(begin)
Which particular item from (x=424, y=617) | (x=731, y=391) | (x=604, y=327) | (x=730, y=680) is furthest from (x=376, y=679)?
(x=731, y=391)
(end)
(begin)
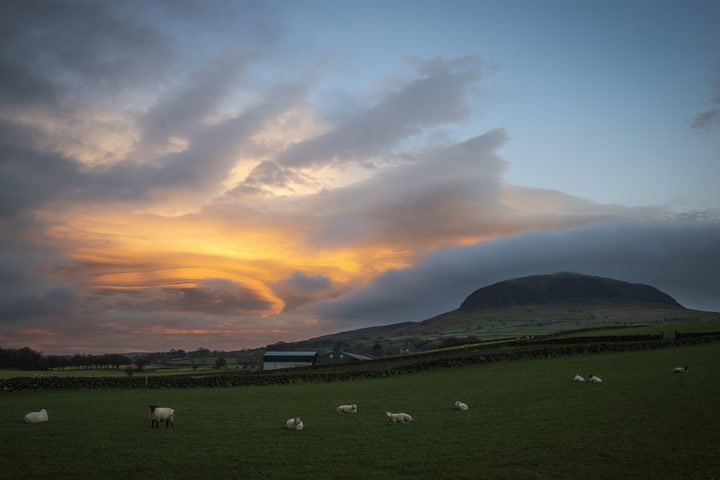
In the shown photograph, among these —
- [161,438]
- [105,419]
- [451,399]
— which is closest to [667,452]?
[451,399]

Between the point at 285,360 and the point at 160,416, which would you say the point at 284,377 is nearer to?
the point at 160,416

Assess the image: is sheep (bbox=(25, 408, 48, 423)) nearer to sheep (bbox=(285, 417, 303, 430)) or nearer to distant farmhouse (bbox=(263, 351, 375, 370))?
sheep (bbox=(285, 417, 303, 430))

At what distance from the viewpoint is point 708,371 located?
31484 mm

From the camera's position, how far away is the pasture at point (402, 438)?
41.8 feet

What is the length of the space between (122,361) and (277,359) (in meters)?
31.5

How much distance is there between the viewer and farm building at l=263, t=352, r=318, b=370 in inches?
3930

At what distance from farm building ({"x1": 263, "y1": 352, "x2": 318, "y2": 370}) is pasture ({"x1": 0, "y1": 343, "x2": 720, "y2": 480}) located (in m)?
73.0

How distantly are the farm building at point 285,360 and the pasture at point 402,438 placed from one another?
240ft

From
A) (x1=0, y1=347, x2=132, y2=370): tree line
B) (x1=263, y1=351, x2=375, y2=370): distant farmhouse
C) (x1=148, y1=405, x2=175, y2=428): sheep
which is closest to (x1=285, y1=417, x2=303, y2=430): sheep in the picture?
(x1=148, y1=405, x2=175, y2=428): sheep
(end)
Gather every line of the data above that contains the string "building". Case counts.

How much distance is there between the viewer and farm building at l=263, t=352, r=318, b=370 in inches?
At what distance from farm building ({"x1": 263, "y1": 352, "x2": 318, "y2": 370}) is pasture ({"x1": 0, "y1": 343, "x2": 720, "y2": 480}) located (in m)?
How distantly are the farm building at point 285,360 and the pasture at point 402,438 placed from one another?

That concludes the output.